Professor Mark Woolhouse's comments to the Science and Technology Committee raise hopes that beach trips could be allowed in the UK over the summer.
Prof Woolhouse, from the University of Edinburgh and who sits on a sub-group advising SAGE, said: “Over the summer we were treated to... pictures of crowded beaches, and there was an outcry about this."
He added: “There were no outbreaks linked to crowded beaches. There's never been a Covid-19 outbreak linked to a beach ever in the world to the best of my knowledge.
“I think we do have to understand where the risks are and aren’t so that we can do as much as possible safely without overcompensating.”
However hopes of travelling abroad for a summer holiday were dampened, with SAGE scientist Professor Dame Angela McLean, the chief scientific adviser at the Ministry of Defence, saying: “The evidence was, from earlier in the outbreak, many cases were imported from Europe by returning holidaymakers.
“It wasn’t mainly imported from China. I think we could learn from that.”

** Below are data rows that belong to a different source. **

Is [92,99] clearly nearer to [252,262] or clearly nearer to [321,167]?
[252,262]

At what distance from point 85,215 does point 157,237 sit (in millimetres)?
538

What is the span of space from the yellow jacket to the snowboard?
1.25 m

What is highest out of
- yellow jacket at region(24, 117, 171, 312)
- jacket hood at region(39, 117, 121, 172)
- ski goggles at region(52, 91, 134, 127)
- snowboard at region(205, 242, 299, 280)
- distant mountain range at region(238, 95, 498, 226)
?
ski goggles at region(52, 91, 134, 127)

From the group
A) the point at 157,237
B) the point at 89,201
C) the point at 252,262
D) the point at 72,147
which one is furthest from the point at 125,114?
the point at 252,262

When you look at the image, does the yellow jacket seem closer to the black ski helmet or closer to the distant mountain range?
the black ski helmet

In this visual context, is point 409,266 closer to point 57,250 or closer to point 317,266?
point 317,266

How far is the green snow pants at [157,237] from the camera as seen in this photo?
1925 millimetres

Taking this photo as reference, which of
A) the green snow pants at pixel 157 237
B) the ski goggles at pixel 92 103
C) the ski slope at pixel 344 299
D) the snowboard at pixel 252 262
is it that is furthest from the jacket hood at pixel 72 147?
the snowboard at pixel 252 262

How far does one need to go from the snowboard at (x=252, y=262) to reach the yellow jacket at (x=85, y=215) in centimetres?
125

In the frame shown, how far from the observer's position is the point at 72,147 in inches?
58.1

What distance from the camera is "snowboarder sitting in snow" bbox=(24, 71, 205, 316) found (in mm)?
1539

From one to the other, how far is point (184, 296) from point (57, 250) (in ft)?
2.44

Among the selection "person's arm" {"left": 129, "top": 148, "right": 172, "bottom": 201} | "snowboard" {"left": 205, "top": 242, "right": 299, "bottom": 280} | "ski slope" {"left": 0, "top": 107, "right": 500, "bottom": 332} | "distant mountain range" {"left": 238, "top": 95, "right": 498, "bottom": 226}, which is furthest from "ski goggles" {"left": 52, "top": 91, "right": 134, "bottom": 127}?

Prof Woolhouse was also asked about organised mass gatherings, and specifically Cheltenham Festival, which was allowed to go ahead in March last year 10 days before lockdown measures were brought in.
He said: “Mass gatherings are absolutely a special case for all sorts of reasons, even outdoors they don’t involve social distancing, they also involve pinch points like travel, like refreshment facilities and so on, so those are clearly higher risk than normal outdoor activities.”
Asked if the festival led to a surge in cases, he said: “I don’t know because at that stage it would have been hard to trace.”